Evolusi dan Mutasi Virus Influenza
Rabu, 29 April 2009 05:44 WIB
IRWAN JULIANTO
KOMPAS.com - Januari 1976. Musim dingin sedang pada puncaknya dengan salju bertaburan di Fort Dix, sebuah pusat latihan Angkatan Darat Amerika Serikat di New Jersey. Sungguh sial nasib prajurit David Lewis (18). Ia tak bisa ikut merayakan HUT ke-200 negaranya karena ia tewas akibat tetap ngotot mengikuti latihan berat bersama peletonnya walaupun ia menunjukkan gejala terjangkit flu: pusing, mual, lelah, demam, dan nyeri otot.

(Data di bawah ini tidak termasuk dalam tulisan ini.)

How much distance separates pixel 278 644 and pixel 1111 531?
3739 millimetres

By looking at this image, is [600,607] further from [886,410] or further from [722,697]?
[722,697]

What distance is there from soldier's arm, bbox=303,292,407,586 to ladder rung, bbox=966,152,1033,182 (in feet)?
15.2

Memang hanya Lewis yang tewas akibat flu yang kemudian diidentifikasi sebagai ”flu babi” (swine flu) yang disebabkan oleh virus H1N1, sama dengan subtipe virus influenza A yang menjadi biang wabah raya (pandemi) flu spanyol 1918-1919. Sementara sekitar 300 rekan Lewis juga terjangkit flu, sebagian harus dirumahsakitkan, tapi tak sampai fatal. Demikian dituturkan Laurie Garrett dalam sebuah bab khusus tentang swine flu di bukunya, The Coming Plague (1994).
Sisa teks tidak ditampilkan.